First off, I will be spending the rest of June in the Devil's bum hole also known as Phoenix. Training will be done in the early morning and late night to keep out of the heat of the day which will be a nice and toasty 100+ degrees. I have a three week build that will be concluded with VO2 max test on the trainer and treadmill as well as another DEXA scan. I had this done back in January (74 ml/(kg*min))  and March (7.6% BF) respectively so it should be interesting to see my numbers again after some good, quality volume.


 I will then be traveling to San Diego for three weeks where I will be doing another training block partially under the guidance of my coach and hopefully with my other Wattie teammates.
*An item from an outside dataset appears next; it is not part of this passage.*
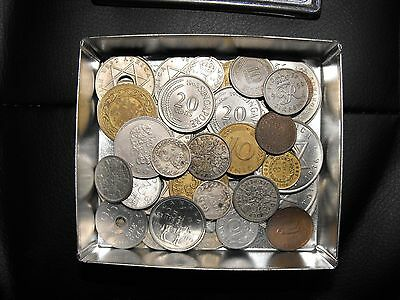 Assorted coins in Farrah's Harrogate Toffee tin,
I am looking forward to some cooler weather, open water ocean swims, and adjusting to California life.

After some "California love," I am returning to my roots back east and flying to DC then driving up with my Momma Bear to Mount Desert Island, ME, paradise on earth especially for an athlete. I spent my summer months there as a child, and I try to return every summer to recharge my batteries. Being on the boarder of Acadia National Park, it has some of the best running trails (crushed, gravel bridal paths). While I will be renting a bike and will have access to the ocean, I will be focusing on my run and there is no better place to. A wonderful place to get in touch with my "Chi" on top of a mountain looking over the Ocean after running up Cadillac mountain.

I then fly back to DC for two hours then back to Cali, where I will pack up my bike and fly to Bend for an epic Wattie Camp sponsored by 10 Barrel Brewing Co., Speedfil, Herbalife, ISM saddles, and coached by none other than Flannigan and Black Dragon Coaching, a bad ass if there ever was one. After I have HTFU and been whipped into Wattie ink. shape, I am "going back to Cali" for two more weeks then on to LA LA land to prep for my new job--a math teaching position at a private school in Hollywood.

Yes I know this is another move--the third in 2 years, but hopefully this will be the last one for a long time. Moving has taken a big toll on my training because I thrive on consistency and little stress. Fortunately this move is going to be a breeze compared my others because of my significantly decreased wardrobe and amount of stuff.

Welcome to the next episode....


Sunday, June 8, 2014

The Golden-linings Playbook

This year has been a series of unfortunate events when it has come to racing. Getting food poisoning the night before the PF Changs half marathon in January, only to pull my left hip flexor the week of the Phoenix marathon, made me cancel my two early season A races. That pull turned into a nasty case of tendinitis that I am just now recovering from. The pull really messed with me physically and mentally in addition to restructuring my whole racing year. However, that pull has transformed me for the better. Let me explain from the beginning....

Since October I have put on a significant amount of muscle, which has seriously hurt my run.  As I lost my runner's body, I slowed down significantly. My body simply was not used to carrying and cooling so much extra weight. This was tough to deal with mentally because I felt that I was losing my strength. I felt like the one leg of triathlon that I know I could do well in was lost. I was determined to get my run and my run times back, so I would stupidly pushed myself more on easy runs and forgot the basic joys of running. When I was was not getting faster, I just pushed myself more.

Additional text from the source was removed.